:: Document section ::
- - -

In re Arizen Homes, Inc., Case No. 07-15650-BKC-RBR (Bankr. S.D.Fla. 1/22/2009)

Decision Date22 January 2009
Docket NumberAdv Case No. 08-01639-RBR.,Case No. 07-15650-BKC-RBR.
PartiesIn re: ARIZEN HOMES, INC., Chapter 7, Debtor. SONEET R. KAPILA, TRUSTEE, Plaintiff, v. TIMOTHY C. ARNEL, KELLY WADE-ARNEL, and ARNEL ARIZEN LLC, Defendants.
CourtU.S. Bankruptcy Court — Southern District of Florida

RAYMOND B. RAY, Bankruptcy Judge.

This cause came before the Court on December 30, 2008, upon Defendants Timothy C. Arnel, Kelly Wade-Arnel and Arnel Arizen, LLC's Motion to Dismiss Plaintiffs Complaint, or Alternatively, Motion for More Definite Statement with Incorporated Memorandum of Law (the "Dismissal Motion") (D.E. 12), filed by Defendants Timothy C. Arnel, Kelly Wade-Arnel and Arnel Arizen, LLC ("Defendants"). Plaintiff Soneet R. Kapila, Trustee ("Trustee"), filed Plaintiffs Response to Defendants' Motion to Dismiss Plaintiffs Complaint or, Alternatively, Motion for a More Definite Statement (the "Trustee's Response") (D.E. 18) on December 19, 2008. This Court, having considered the Dismissal Motion and the Trustee's Response, and having heard and considered the arguments of counsel for the Defendants and for the Trustee, and otherwise being fully advised in the premises, good cause having been shown and proper notice given, makes the following findings of fact and conclusions of law in accordance with Bankruptcy Rule 7052.

I. FINDINGS OF FACT

1. This Chapter 7 case was commenced on July 19, 2007, with the filing of a voluntary petition for relief under Title 11, United States Code.

- - -

:: Data segment ::
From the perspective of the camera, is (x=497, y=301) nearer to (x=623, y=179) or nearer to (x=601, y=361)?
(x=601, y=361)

- - -

:: Requests ::
a) According to the Arizen Homes ruling, on what date was this Chapter 7 case commenced?
b) Reproduce the stretch of the Arizen Homes ruling that opens with the words "PartiesIn re: ARIZEN" and closes with "RAY, Bankruptcy Judge.".
c) Write the next part of the Arizen Homes ruling, picking up after its last sentence.
The material plays no part in this.

:: Results of the exercise ::
a) July 19, 2007.

b)
PartiesIn re: ARIZEN HOMES, INC., Chapter 7, Debtor. SONEET R. KAPILA, TRUSTEE, Plaintiff, v. TIMOTHY C. ARNEL, KELLY WADE-ARNEL, and ARNEL ARIZEN LLC, Defendants.
CourtU.S. Bankruptcy Court — Southern District of Florida

RAYMOND B. RAY, Bankruptcy Judge.

c)
2. Trustee is the Chapter 7 trustee of the Chapter 7 bankruptcy estate of Arizen Homes, Inc. ("Debtor").

3. Defendants seek to dismiss Counts I through VII of the Trustee's Complaint to Avoid and Recover Fraudulent and Preferential Transfers (the "Complaint") (D.E. 1) on the theory that Counts I though VI fail to state a cause of action for which relief can be granted as they do not meet the pleading requirements of Rule 9(b) of the Federal Rules of Civil Procedure and, due to such infirmity, Defendants further contend that Count VII of the Complaint is ineffectual and must be dismissed as well.

4. Defendants contested the veracity of ¶ 12 of the Complaint and attached an exhibit which purportedly conflicts with said ¶ 12. Dismissal Motion p. 7, footnote 1 and Exhibit "A."

5. The allegations contained in the Trustee's Complaint specified the following: (i) the relationship of the Defendants to the Debtor and the fact that all of the Defendants were insiders of the Debtor (Complaint ¶¶ 8-9), (ii) the nature of the Debtor's transactions with Defendants which constituted the alleged fraudulent transfers (Complaint ¶¶ 10-15), (iii) the amounts paid by the Debtor to the Defendants (Complaint ¶¶ 13, 17, 18, 24, 25, 26 and 34), (iv) the time periods when such amounts were paid by the Debtor to the Defendants (Complaint ¶¶ 13, 14, 17, 18, 24, 25, 26 and 34), (v) the specific mechanics of the Lot Transfer Payments (Complaint ¶ 12), (vi) the fact that certain allegations of the Complaint are based upon an analysis of the Debtor's accounting records by the Trustee (Complaint ¶ 14), (vii) the fact that the Debtor was undercapitalized (Complaint ¶¶ 10, 19, 22, 28, 31 and 35), and (viii) the statutory indicia of intent as they related to the relationship between the Defendants and the Debtor and the conduct of the respective parties (Complaint ¶¶ 19, 21, 22, 28 and 31).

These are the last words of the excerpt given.